(80b) Particle Size Characterization in Mineral Carbonation for Understanding Reaction Fundamentals | AIChE

(80b) Particle Size Characterization in Mineral Carbonation for Understanding Reaction Fundamentals

Authors 

Santos, R. M. - Presenter, University of Guelph
Mineral carbonation is the conversion of carbon dioxide, in gas form or dissolved in water, to solid carbonates. These may include calcium carbonates, magnesium carbonates, and a variety of other alkaline earth metal carbonates. Alkaline earth metals can be derived from natural minerals, waste residues, or even brines. When performed in a reactor, mineral carbonation leads to the formation of a powder that can be composed of a carbonate alone (e.g. high purity precipitated calcium carbonate), or a mixture of one or more carbonates with other solid phases, such as silica and silicates. Materials characterization thus plays an important role in assessing the potential to use these carbonates in commercial applications (e.g. filler in paper, aggregate in concrete). Materials characterization also aids in understanding fundamental phenomena about the reactions, such as the behavior of the reagents, the formation of products and by-products, and the reaction rate and conversion limitations. In this presentation, I will highlight findings of fundamental nature that I have made on topics related to mineral carbonation, and that were made possible by assessing particle size, particle size distribution and other morphological characteristics.

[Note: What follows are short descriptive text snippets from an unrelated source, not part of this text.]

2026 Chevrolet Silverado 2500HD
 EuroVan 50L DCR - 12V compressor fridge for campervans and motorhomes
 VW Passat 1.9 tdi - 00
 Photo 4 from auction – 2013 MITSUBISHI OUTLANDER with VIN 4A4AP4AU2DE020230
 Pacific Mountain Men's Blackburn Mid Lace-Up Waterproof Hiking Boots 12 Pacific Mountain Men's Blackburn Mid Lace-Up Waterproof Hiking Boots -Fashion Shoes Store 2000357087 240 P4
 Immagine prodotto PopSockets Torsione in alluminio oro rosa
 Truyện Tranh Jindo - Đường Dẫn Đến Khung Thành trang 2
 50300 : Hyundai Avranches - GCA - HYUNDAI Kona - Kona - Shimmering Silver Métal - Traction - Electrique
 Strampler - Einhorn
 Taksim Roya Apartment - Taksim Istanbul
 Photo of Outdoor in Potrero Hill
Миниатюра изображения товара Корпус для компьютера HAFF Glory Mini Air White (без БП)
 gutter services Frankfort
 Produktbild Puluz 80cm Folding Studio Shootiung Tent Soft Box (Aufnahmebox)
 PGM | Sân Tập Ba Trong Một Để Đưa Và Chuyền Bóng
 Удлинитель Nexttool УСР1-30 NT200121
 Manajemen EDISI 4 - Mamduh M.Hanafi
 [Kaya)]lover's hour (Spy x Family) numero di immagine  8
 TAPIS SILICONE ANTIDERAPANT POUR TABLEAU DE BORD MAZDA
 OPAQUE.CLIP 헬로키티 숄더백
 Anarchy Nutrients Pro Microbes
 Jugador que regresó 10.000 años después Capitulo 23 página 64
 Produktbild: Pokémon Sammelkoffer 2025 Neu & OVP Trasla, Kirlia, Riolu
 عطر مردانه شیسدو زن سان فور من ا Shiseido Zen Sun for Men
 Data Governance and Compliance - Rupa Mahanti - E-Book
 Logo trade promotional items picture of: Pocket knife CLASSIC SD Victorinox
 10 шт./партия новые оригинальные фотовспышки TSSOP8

Laser diffraction analysis (LDA) is a technique that is useful to follow particle size growth or reduction. Thus, it can help elucidate effects of carbonation such as formation of precipitated layer or alteration of microstructure, and of sonication (a technique to intensify the carbonation reaction) such as particle attrition and fragmentation. Of the three average particle diameters commonly obtained by laser diffraction (the D50, D[4,3] and D[3,2]), the Sauter mean diameter (D[3,2]), being surface area sensitive, is the most important when it comes to the susceptibility towards mineral carbonation of powdery materials, since mineral carbonation reactivity is proportional to exposed surface area. This mean diameter is also found to be the most sensitive to sonication effects, as it best detects the formation of micron- to sub-micron sized fragments. The volume-moment mean diameter (D[4,3]), on the other hand, is useful in indicating the degree of erosion of larger particles.

LDA results have been particularly useful in assessing the performance of sonication as a means of process intensification. It is interesting to note that slag particle size reduces after only 30 minutes of sonicated carbonation, while in the case of non-reacting sonication the particle size does not change. This suggests that sonication not only removes the precipitated calcium carbonate layer, but also the depleted silica layer that constituted the original slag particle material, and that this depleted silica layer is weaker than the original silicate material. This has been further substantiated by comparing Scanning Electron Microscopy (SEM) images to the LDA results and observing that two particle size modes form: flaky sub-micron particles and rounded particles roughly 2-10 μm in size, which appears to be remnants of larger particles that have been significantly eroded over time. It is also worth noting that, while SEM provides direct visualization of particles, it is a semi-quantitative method for assessing particle size distribution, while LDA is a quantitative method for doing so, and thus offers added insight not realizable by SEM.

LDA also provides a window into the mechanism that controls the particle size of sonochemically synthesized aragonite precipitates (aragonite is the high-temperature polymorph of calcium carbonate). Larger particle modes are thought to represent needle-shaped particles, while the smaller modes may be fragmented particles, due to sonication, and/or particles that form near the end of the experiments when crystal growth becomes hindered by diminishing calcium concentration in solution. Samples from low temperature synthesis (24 °C and 30 °C) are found to have unimodal distributions below 3 μm. The low temperatures, which hinders crystal growth throughout the experiment, can be attributed to the smaller particle sizes.

Finally, when MgCl2 is used as an additive during slag slurry carbonation, laser diffraction helps to provide an explanation as to why MgCl2 addition is only beneficial in the presence of sonication. Particle size reduction can be linked to the formation of acicular aragonitic crystals, whose morphology and arrangement enable them to be more easily cleaved off the surface of the carbonated particles due to sonication compared to the more closely-packed calcitic layers formed in the absence of MgCl2.